⟨
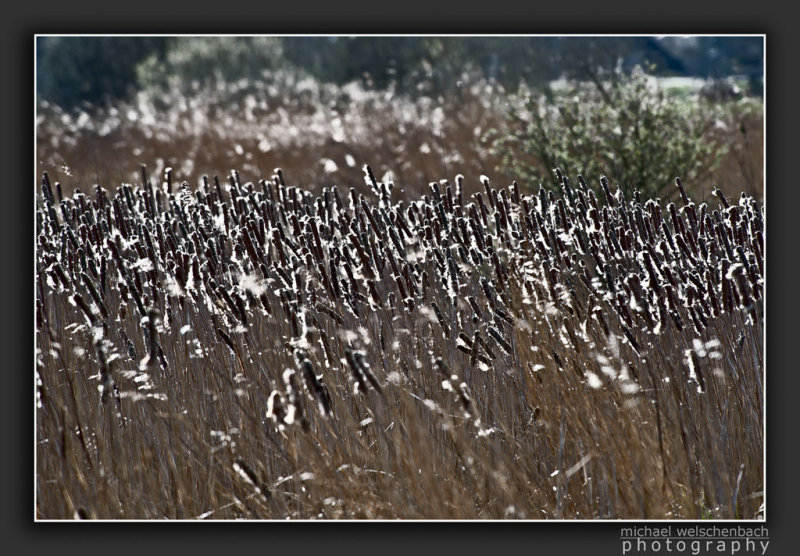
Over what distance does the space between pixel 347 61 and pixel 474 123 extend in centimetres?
715

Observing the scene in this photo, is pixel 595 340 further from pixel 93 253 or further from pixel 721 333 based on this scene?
pixel 93 253

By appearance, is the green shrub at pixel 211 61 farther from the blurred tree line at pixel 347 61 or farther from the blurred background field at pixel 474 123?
the blurred background field at pixel 474 123

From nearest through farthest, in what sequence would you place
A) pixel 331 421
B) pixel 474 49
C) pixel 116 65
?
pixel 331 421, pixel 474 49, pixel 116 65

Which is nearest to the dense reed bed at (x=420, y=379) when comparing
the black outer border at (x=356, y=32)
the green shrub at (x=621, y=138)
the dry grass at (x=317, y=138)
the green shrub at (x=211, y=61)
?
the black outer border at (x=356, y=32)

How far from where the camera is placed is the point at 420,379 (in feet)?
9.95

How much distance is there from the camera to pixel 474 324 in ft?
10.6

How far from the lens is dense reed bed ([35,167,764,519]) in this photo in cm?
270

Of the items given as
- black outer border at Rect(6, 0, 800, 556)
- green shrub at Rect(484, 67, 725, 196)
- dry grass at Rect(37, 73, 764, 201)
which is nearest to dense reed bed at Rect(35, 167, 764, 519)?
black outer border at Rect(6, 0, 800, 556)

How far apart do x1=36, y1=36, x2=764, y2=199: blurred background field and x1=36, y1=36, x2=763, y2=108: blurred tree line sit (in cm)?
4

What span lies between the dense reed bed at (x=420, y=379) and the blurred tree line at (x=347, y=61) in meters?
2.75

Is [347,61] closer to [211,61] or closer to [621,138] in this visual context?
[211,61]

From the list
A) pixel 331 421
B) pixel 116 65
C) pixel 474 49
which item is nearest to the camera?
pixel 331 421

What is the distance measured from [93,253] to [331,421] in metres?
1.28
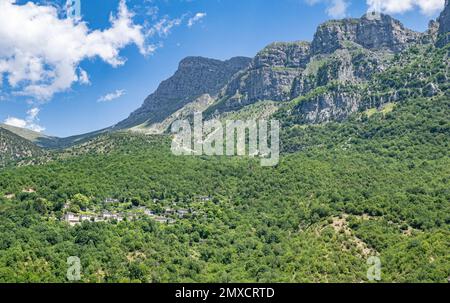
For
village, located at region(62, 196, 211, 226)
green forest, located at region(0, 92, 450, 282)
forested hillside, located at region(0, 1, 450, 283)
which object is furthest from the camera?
village, located at region(62, 196, 211, 226)

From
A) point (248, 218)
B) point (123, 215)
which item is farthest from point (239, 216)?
point (123, 215)

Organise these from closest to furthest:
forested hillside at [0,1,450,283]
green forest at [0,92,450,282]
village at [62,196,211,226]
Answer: green forest at [0,92,450,282]
forested hillside at [0,1,450,283]
village at [62,196,211,226]

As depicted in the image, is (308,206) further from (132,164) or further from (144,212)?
(132,164)

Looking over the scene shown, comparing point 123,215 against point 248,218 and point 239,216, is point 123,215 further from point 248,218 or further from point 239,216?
point 248,218

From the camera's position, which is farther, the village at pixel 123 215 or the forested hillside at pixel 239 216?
the village at pixel 123 215

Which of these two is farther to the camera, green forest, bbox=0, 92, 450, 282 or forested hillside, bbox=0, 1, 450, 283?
forested hillside, bbox=0, 1, 450, 283

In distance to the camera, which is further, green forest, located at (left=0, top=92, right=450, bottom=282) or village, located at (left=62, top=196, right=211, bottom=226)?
village, located at (left=62, top=196, right=211, bottom=226)

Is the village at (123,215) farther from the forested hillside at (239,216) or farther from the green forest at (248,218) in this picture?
the green forest at (248,218)

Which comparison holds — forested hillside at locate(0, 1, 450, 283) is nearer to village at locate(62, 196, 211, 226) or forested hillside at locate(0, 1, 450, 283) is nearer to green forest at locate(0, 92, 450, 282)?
green forest at locate(0, 92, 450, 282)

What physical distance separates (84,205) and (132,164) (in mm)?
40493

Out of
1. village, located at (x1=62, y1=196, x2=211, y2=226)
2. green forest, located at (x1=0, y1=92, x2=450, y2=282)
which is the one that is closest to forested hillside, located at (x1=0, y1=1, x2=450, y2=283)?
green forest, located at (x1=0, y1=92, x2=450, y2=282)

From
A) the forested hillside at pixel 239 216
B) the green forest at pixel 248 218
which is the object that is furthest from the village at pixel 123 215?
the green forest at pixel 248 218

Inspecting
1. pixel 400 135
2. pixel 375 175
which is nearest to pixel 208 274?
pixel 375 175

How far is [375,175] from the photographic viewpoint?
130000 mm
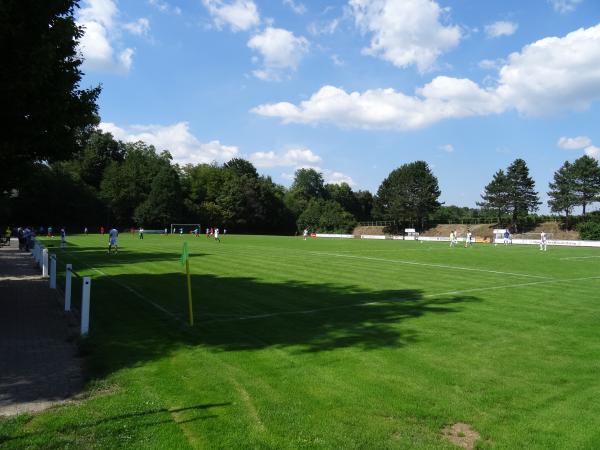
⟩
• **WHAT THE TASK ASKS**
How many lines in the data above contain the word "closest"? Reply with the number only.

• **REPLY TO THE EXERCISE**
2